Though most politicians and “scholars” of law may dismiss the Declaration as a “legal document“, the Founding Fathers certainly assumed the Declaration to hold some potency as a matter of Common Law, establishing what amounted to a list of legal complaints against the Crown of England for which the only reasonable (and thus legal) recourse was the dissolution of their bonds of nationality. Within the Declaration, the Founders declared, unequivocally, Natural Law granted them the right to pursue this course of action, and that same Natural Law was used as the basis for the Constitution, more than a decade later.
In the second paragraph, buried deep in the middle of the Enlightenment rhetoric of our original founding document, is the one and only reference to a “duty” expected of the individual.
“But when a long train of abuses and usurpations, pursuing invariably the same Object evinces a design to reduce them under absolute Despotism, it is their right, it is their duty, to throw off such Government, and to provide new Guards for their future security.”
-Declaration of Independence
It must be clearly understood, by Americans, patriots and conservatives, that when the government does go astray, it is not the fault of government for going astray. It is the natural course of government to ever test the boundaries of its cage, like a restless and disobedient dog, it will always chew at its leash and dig under the fence. Once out from its confines, it is a devil to get it back in.

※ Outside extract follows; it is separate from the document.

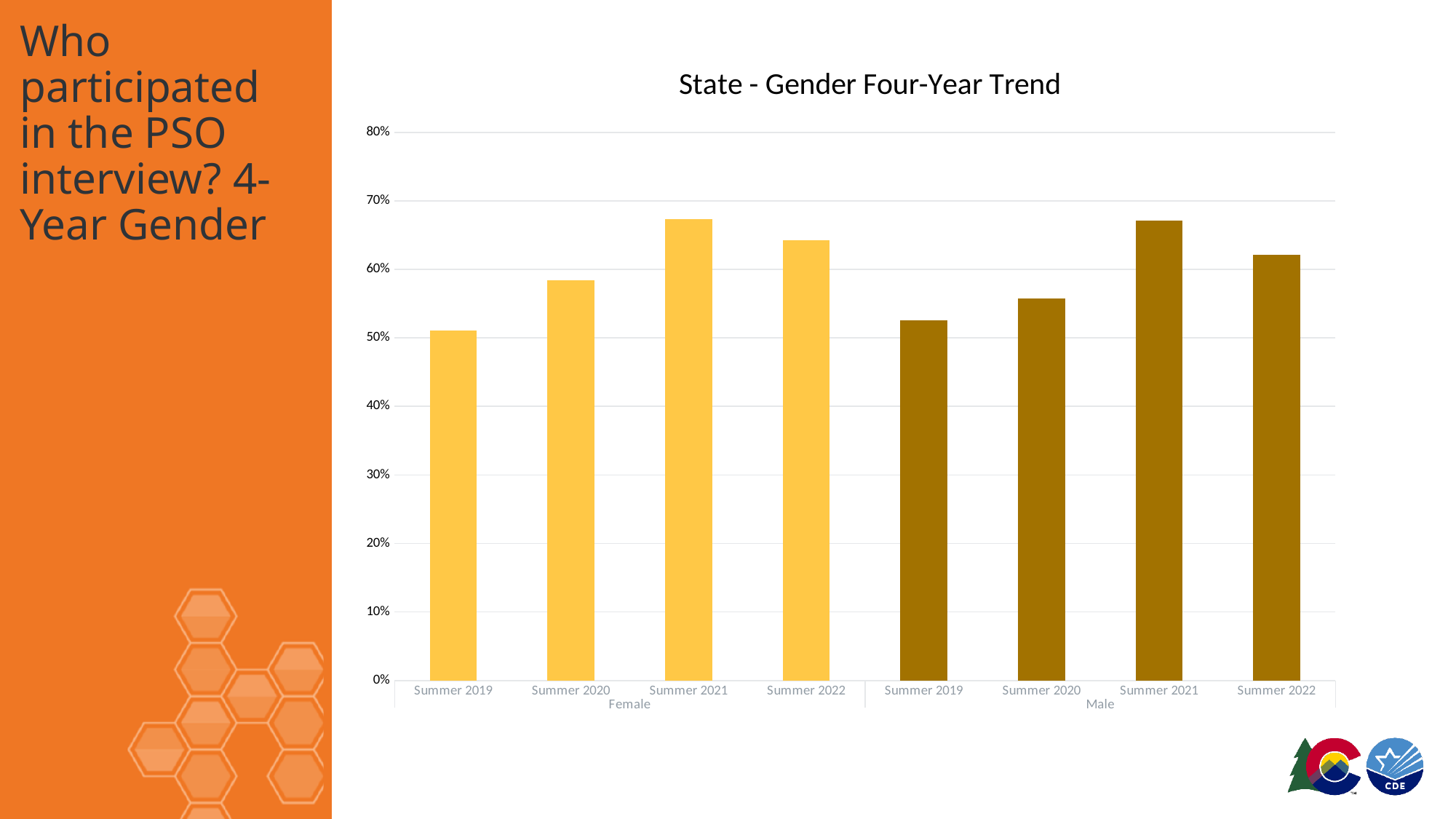
Do the Female values rise or fall from Summer 2019 to Summer 2021? rise Which Summer has the highest value in the Female group? Summer 2021 What kind of chart is shown on the slide? Bar chart Does the Male value rise or fall from Summer 2021 to Summer 2022? fall Which Summer has the lowest value in the Female group? Summer 2019 Is the value for Female Summer 2021 greater or less than 60%? greater How many bars are plotted in the chart? 8 Which Summer has the lowest value in the Male group? Summer 2019 What is the title of the chart? State - Gender Four-Year Trend Is the value for Male Summer 2019 greater or less than 60%? less Which Summer has the highest value in the Male group? Summer 2021 Is the value for Female Summer 2019 greater or less than 60%? less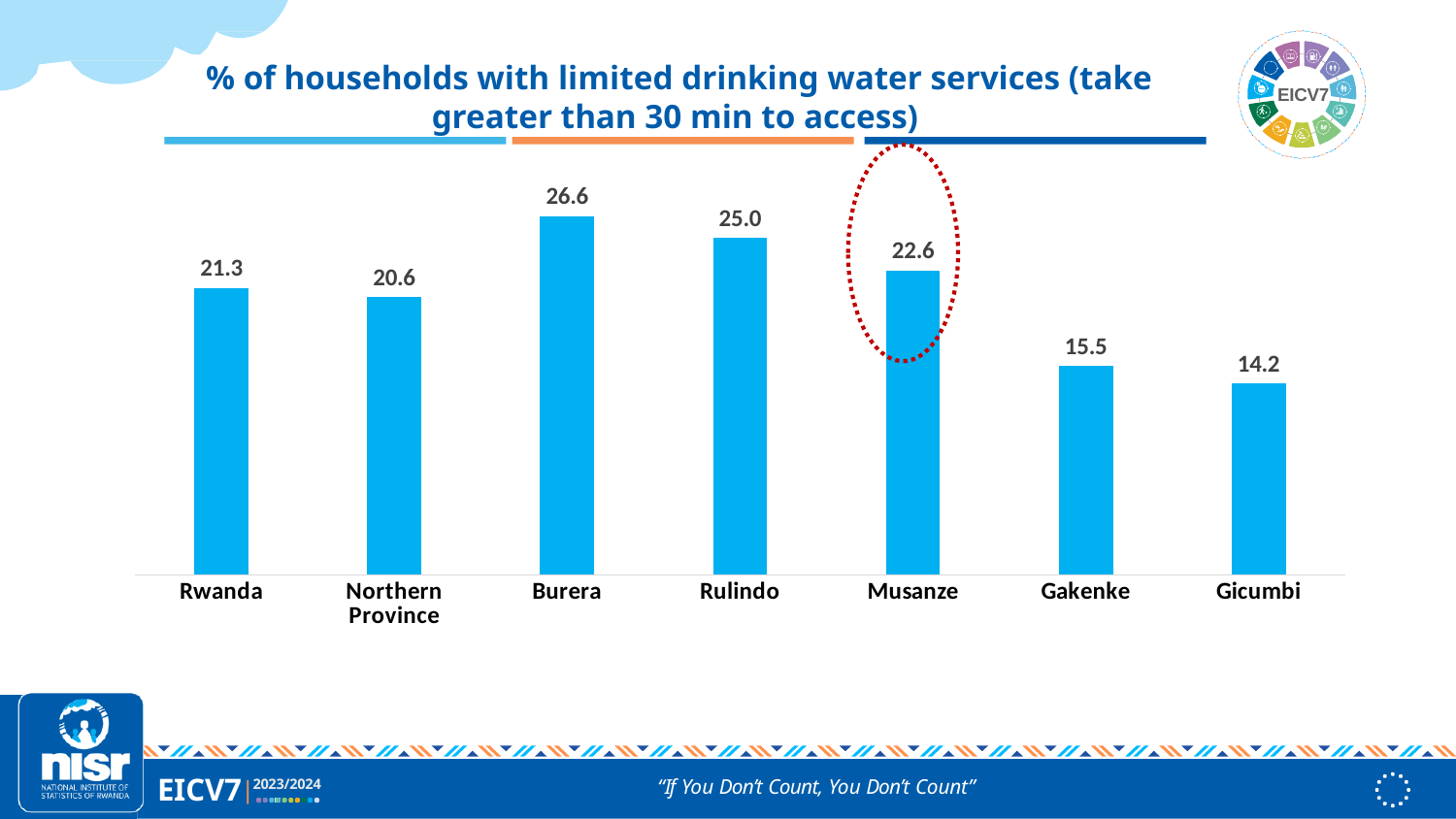
What is the value for Northern Province? 20.6 Which is larger, the value for Rulindo or the value for Gakenke? Rulindo What is the value for Musanze? 22.6 What is the difference between the values for Burera and Gicumbi? 12.4 What kind of chart is shown on the slide? Bar chart Which category has the highest value? Burera How many categories are shown on the x axis? 7 What is the value for Gicumbi? 14.2 What is the difference between the values for Rwanda and Northern Province? 0.7 What is the value for Burera? 26.6 Which category has the lowest value? Gicumbi Which category is highlighted with a red dotted circle? Musanze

It is not the dog’s fault for escaping the confines of our Constitutional yard. It is ever the fault of the owner, and We the People are the owners and masters of this ill tempered beast. It is our responsibility alone to keep our government from tearing up our gardens, soiling our porches, trampling our liberties, and seizing our property. It is our responsibility to keep our government on its leash and to enforce the boundaries within which it may roam. In so much as our government has violated these limits, only we are to blame for failing to learn what we needed to teach.
Though we are poor masters, only we are able to put our government back within its pen, if that is at all possible at this point. The Declaration states that we retain the right (and duty) to “alter or abolish” our government. As with every other right, the right exists because we are endowed with it by our Creator. The presence (or absence) of government does not remove or reduce this right. It is inarguable that our government no longer observes the confines of our Constitution and is, in fact, in serious breach of the boundaries within which it is required to conform.
Patriots, it is time that we, as responsible masters, decide whether we can restore discipline to our government by merely altering rules or individuals or if the government is so far removed from its Constitutional limits that it now poses an actual threat to our sacred Liberties and must be abolished, and a new government instituted for our future security?
This is the question of our time.
Liberty is For The Win!
PS – If you have not yet read the Constitution and the Declaration of Independence, both front to back, please take the 20 to 30 minutes it takes to read both today. If you do not know what limits are even imposed, how do you even begin to claim to know how our elected officials have transgressed against you?